Scene question records
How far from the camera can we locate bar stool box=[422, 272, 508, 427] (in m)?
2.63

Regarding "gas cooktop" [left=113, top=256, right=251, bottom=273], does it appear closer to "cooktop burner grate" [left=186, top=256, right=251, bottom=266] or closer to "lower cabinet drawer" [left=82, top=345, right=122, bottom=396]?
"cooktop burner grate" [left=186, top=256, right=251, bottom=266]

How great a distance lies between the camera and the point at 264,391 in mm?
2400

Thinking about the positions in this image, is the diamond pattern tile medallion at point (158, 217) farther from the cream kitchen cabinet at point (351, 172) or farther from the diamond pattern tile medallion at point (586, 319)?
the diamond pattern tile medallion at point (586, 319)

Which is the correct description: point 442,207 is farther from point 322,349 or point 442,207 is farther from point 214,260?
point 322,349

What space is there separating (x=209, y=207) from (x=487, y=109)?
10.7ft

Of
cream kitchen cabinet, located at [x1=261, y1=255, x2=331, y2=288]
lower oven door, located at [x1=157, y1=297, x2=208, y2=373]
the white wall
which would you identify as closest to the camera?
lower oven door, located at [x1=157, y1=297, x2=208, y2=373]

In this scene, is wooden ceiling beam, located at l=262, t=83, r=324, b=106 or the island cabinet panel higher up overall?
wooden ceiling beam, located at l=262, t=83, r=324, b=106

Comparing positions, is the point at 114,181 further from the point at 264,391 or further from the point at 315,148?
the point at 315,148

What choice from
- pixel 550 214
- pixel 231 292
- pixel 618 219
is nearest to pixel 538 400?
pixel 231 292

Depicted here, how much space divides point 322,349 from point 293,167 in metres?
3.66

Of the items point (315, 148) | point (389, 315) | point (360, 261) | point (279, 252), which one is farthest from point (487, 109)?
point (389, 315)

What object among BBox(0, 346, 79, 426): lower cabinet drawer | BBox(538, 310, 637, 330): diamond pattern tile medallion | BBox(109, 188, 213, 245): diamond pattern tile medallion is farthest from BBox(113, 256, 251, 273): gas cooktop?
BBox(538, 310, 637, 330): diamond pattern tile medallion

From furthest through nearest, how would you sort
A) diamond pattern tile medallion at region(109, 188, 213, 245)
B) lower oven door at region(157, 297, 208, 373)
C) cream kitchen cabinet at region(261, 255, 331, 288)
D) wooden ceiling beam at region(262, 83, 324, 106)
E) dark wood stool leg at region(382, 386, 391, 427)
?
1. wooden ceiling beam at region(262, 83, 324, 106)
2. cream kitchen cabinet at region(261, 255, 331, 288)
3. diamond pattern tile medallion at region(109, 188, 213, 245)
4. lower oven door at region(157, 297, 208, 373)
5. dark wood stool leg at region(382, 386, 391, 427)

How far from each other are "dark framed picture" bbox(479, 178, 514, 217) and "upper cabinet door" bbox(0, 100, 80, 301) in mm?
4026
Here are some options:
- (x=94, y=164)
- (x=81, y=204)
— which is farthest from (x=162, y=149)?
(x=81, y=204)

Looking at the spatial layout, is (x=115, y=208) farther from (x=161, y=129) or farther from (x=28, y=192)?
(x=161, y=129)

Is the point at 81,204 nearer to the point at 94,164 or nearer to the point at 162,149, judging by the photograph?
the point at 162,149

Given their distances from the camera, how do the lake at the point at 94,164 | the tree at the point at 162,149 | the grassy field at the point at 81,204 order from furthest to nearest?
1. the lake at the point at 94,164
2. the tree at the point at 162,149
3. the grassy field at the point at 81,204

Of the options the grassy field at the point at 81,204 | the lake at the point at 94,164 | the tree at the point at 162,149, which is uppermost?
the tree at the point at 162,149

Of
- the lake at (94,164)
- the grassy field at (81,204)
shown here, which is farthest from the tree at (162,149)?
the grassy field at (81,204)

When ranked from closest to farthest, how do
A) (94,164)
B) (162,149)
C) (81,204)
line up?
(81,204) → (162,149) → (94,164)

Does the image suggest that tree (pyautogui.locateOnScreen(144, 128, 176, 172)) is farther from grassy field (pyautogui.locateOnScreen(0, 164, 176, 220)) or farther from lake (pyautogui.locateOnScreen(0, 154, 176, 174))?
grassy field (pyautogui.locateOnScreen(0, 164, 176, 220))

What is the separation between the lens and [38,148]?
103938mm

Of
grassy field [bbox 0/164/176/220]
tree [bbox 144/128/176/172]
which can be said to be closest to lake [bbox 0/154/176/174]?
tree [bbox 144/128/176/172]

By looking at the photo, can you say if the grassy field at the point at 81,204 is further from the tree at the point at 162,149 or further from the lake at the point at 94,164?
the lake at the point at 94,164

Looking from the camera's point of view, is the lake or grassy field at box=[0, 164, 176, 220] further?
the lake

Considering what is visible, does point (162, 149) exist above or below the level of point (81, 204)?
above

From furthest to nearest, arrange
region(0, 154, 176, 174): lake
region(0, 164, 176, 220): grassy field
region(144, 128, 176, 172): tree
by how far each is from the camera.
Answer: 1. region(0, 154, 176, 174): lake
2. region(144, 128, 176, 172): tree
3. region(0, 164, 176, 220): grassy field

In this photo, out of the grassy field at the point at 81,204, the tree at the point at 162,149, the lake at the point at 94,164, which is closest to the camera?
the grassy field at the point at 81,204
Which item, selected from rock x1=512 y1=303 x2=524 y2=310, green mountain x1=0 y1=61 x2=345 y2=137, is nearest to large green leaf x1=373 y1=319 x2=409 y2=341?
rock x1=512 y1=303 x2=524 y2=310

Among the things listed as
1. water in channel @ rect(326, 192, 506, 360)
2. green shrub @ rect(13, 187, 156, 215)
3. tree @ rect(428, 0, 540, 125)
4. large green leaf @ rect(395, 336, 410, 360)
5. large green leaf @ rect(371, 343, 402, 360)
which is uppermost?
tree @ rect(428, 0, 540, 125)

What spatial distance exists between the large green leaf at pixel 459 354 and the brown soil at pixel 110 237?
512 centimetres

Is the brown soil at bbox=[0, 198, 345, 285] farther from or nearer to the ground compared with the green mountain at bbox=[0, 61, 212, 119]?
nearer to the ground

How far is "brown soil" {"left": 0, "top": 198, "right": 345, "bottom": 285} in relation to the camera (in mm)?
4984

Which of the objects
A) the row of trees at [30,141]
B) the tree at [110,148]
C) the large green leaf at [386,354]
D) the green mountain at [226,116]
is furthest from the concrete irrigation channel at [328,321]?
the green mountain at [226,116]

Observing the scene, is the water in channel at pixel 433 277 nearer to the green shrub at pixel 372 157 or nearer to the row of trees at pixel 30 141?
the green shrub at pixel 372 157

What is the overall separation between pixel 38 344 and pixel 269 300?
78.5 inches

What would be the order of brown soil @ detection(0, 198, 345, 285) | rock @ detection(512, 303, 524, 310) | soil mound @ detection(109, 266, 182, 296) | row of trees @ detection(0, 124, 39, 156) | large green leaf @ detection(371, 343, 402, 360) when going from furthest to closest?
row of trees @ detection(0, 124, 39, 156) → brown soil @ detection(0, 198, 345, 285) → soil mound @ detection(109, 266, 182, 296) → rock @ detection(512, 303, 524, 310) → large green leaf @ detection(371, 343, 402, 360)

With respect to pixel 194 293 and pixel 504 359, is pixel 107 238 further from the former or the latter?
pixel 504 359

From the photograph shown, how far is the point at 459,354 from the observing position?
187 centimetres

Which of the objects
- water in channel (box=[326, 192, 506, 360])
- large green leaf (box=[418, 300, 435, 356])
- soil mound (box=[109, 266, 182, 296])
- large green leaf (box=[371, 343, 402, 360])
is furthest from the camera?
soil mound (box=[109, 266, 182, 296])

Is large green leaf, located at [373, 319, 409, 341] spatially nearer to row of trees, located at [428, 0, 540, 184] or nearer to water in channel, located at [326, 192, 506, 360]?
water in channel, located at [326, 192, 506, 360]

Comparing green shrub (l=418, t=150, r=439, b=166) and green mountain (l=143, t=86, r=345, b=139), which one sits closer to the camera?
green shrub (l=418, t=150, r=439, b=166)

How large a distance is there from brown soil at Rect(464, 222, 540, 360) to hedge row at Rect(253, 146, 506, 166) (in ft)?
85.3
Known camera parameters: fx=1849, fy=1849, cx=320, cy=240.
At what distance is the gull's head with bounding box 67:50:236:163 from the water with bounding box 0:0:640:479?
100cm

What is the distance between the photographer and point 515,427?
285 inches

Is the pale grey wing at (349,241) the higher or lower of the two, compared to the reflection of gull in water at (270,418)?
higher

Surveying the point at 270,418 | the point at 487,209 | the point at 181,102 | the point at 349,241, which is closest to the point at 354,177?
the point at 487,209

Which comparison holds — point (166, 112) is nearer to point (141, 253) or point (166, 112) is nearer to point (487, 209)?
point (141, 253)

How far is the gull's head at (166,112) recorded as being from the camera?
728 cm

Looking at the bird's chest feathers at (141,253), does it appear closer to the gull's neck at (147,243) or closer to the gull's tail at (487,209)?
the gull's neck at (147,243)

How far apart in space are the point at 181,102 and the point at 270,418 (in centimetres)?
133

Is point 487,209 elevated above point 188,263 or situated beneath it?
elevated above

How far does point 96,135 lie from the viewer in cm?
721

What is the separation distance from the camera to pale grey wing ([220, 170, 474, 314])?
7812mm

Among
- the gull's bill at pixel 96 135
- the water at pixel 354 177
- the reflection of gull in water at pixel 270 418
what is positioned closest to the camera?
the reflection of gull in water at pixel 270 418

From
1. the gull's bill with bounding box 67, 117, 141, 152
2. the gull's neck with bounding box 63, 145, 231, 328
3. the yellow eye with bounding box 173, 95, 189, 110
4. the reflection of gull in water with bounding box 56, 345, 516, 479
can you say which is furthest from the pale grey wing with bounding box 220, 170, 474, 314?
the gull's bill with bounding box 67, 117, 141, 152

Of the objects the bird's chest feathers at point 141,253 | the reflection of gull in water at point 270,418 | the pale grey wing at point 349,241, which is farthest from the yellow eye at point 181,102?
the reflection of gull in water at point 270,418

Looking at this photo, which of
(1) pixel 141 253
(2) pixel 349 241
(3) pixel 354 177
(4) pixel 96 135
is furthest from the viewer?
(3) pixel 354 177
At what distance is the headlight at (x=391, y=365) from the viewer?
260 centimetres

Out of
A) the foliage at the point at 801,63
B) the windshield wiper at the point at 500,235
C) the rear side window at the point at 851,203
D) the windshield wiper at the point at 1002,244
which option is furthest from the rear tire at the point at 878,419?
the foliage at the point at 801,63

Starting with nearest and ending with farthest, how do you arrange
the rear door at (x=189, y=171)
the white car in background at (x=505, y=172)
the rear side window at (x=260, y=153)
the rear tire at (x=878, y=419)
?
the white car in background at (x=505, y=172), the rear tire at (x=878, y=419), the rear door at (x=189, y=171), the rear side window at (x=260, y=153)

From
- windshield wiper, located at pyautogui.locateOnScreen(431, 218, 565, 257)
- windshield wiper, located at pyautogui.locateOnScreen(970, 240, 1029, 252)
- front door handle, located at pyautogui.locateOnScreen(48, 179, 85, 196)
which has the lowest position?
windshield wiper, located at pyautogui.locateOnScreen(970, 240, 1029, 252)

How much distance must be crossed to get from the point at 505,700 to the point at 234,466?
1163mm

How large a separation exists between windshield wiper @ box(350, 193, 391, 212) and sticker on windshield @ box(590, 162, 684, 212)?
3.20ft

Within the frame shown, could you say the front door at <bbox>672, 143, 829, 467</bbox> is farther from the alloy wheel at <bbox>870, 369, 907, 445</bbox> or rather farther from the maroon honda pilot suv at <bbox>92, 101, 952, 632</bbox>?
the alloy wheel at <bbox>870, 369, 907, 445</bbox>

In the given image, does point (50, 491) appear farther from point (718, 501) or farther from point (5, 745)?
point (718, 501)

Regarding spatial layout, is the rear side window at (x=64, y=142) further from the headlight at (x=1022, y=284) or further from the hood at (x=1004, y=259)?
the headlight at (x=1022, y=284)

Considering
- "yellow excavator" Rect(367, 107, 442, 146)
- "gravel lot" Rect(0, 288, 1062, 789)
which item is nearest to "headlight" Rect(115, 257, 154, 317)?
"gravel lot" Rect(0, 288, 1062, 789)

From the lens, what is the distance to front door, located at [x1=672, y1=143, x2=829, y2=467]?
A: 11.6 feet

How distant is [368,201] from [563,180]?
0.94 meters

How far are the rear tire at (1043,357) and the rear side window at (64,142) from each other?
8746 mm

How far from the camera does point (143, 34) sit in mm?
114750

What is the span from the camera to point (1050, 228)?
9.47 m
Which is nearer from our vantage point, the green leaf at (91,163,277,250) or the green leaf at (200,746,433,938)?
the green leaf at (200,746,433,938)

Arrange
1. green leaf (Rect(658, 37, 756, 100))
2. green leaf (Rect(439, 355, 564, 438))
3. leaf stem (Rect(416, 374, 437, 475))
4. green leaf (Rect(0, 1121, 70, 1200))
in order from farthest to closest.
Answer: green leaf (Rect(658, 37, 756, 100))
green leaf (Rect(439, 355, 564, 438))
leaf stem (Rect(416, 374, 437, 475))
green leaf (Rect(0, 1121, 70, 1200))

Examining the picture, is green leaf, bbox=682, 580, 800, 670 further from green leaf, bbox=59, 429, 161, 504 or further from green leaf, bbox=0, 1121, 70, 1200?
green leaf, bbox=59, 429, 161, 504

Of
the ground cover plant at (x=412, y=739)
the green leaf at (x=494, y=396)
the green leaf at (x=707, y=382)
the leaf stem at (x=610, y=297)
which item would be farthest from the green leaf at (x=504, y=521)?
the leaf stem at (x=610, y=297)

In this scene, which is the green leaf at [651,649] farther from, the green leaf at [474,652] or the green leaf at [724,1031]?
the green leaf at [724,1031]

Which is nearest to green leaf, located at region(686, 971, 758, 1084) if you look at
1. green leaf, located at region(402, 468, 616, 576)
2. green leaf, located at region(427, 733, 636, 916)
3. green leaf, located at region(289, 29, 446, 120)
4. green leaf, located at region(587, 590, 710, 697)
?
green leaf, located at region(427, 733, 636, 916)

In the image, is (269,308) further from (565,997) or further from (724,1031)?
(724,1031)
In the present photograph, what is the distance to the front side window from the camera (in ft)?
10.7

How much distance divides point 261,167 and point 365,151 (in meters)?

What you need to do:
Copy out the lines starting at the one containing "When ranked from closest to farthest, how do" and ending at the one containing "(81,204) → (162,149) → (94,164)", including both of those lines.

Solution to the exercise:
When ranked from closest to farthest, how do
A) (94,164)
B) (162,149)
C) (81,204)
line up?
(81,204) → (162,149) → (94,164)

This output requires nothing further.